── PAGE TEXT

Author: William Black

  • FDL Book Salon Welcomes Simon Johnson, 13 Bankers: The Wall Street Takeover and the Next Financial Meltdown

    [Welcome Simon Johnson, and Host William Black,  author of, The Best Way to Rob a Bank is to Own One ]

    [As a courtesy to our guests, please keep comments to the book.  Please take other conversations to a previous thread.]

    Thirteen Bankers: The Wall Street Takeover and the Next Financial Meltdown

    The authors begin their book with two quotations that implicitly raise the question of why we are suffering recurrent, intensifying crises. You have to love a book that begins with an excerpt from Fitzgerald’s The Great Gatsby.

    They were careless people, Tom and Daisy – they smashed up things and creatures and then retreated back into their money or their vast carelessness, or whatever it was that kept them together, and let other people clean up the mess they had made.

    The first chapter begins with a quotation from President Obama’s remarks to the thirteen bankers on March 27, 2009 at a meeting to seek their support for his recovery plans.

    My administration is the only thing between you and the pitchforks.

    The authors note that President Obama then made the plea: “Help me help you.” [In a Freudian keyboard slip, I originally typed “Help us help you.” But Obama personalized his plea.] President Obama came into office emphasizing his intent to look forward, not backward. The authors show us the high cost of this failure to even understand the concept of accountability. Accountability is essential to a just world. The authors also show it is essential to an honest and competent financial sector that does not careen from crisis to crisis.

────

Quote the book salon post word for word, starting at "The authors begin" and ending at "The Great Gatsby.".

── MATERIAL SHOWN

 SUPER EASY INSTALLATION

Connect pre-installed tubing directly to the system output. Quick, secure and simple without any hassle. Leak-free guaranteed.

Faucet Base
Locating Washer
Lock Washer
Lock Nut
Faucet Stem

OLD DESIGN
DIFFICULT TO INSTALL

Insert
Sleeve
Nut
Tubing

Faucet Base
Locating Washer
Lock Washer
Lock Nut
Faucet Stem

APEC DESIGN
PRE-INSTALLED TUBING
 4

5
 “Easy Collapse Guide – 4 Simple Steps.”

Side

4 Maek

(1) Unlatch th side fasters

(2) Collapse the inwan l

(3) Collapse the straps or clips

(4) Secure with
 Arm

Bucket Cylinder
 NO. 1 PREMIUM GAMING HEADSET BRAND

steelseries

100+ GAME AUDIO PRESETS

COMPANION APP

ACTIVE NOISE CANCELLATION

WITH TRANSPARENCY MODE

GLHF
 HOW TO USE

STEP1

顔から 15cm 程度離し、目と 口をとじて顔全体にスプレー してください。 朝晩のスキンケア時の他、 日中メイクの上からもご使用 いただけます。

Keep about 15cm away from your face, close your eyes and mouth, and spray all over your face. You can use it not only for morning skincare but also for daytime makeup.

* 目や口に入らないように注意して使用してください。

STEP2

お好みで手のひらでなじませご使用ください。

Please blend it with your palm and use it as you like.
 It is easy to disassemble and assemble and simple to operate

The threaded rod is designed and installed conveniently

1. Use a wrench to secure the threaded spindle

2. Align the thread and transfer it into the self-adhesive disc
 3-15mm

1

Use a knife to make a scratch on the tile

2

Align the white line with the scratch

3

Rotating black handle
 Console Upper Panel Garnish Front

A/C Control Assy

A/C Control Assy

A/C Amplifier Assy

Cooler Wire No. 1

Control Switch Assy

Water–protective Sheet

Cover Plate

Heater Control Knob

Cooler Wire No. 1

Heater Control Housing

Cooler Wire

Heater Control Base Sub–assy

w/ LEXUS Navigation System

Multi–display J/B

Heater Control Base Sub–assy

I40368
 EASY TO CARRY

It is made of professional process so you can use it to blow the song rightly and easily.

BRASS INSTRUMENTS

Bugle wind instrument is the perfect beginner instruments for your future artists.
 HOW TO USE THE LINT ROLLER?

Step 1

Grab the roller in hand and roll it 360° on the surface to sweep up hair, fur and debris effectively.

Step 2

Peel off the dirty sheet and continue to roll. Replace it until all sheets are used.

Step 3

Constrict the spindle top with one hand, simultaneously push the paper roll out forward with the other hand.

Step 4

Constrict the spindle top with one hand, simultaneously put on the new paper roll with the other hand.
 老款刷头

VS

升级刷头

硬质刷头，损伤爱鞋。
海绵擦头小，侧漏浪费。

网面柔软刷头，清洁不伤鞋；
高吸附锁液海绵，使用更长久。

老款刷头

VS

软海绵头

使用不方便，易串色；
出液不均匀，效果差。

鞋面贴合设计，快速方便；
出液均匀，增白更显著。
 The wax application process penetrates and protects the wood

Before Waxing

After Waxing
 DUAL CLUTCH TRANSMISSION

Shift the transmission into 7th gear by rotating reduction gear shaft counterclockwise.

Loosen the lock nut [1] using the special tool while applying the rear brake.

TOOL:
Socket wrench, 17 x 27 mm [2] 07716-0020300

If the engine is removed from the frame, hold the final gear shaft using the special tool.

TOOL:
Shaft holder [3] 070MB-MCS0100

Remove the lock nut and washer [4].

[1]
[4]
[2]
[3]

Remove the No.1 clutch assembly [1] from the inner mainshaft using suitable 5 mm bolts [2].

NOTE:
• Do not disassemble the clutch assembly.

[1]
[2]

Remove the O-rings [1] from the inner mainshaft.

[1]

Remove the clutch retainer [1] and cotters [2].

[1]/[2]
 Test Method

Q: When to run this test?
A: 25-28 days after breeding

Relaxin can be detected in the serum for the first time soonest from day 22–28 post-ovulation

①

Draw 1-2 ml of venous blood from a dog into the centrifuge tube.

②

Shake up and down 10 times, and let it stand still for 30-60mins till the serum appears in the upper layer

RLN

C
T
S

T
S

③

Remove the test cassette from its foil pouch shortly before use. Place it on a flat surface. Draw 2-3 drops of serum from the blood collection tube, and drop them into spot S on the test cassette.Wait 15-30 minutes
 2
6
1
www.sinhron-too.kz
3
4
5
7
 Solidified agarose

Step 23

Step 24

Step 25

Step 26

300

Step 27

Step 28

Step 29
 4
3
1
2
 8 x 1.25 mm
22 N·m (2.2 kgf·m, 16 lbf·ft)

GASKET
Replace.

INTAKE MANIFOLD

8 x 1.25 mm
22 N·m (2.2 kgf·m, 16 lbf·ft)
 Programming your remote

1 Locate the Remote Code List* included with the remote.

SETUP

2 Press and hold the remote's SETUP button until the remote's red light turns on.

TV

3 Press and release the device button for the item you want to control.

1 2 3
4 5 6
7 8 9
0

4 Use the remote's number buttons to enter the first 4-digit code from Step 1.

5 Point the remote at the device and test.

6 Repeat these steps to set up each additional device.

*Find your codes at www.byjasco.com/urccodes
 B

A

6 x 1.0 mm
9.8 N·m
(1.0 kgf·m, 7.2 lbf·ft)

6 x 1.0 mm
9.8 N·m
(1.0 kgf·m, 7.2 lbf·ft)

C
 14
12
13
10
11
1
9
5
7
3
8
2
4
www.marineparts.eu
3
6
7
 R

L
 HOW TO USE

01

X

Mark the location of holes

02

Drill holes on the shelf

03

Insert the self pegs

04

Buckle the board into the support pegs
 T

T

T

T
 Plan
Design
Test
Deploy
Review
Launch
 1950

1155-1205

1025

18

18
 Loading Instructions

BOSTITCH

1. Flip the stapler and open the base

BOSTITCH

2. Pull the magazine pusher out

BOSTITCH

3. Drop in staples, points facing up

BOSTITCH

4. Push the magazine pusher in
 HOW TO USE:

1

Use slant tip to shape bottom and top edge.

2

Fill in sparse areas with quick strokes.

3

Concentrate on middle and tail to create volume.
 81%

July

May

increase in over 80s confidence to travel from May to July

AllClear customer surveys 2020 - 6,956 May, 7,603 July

────

● **ANSWER SECTION**
The authors begin their book with two quotations that implicitly raise the question of why we are suffering recurrent, intensifying crises. You have to love a book that begins with an excerpt from Fitzgerald’s The Great Gatsby.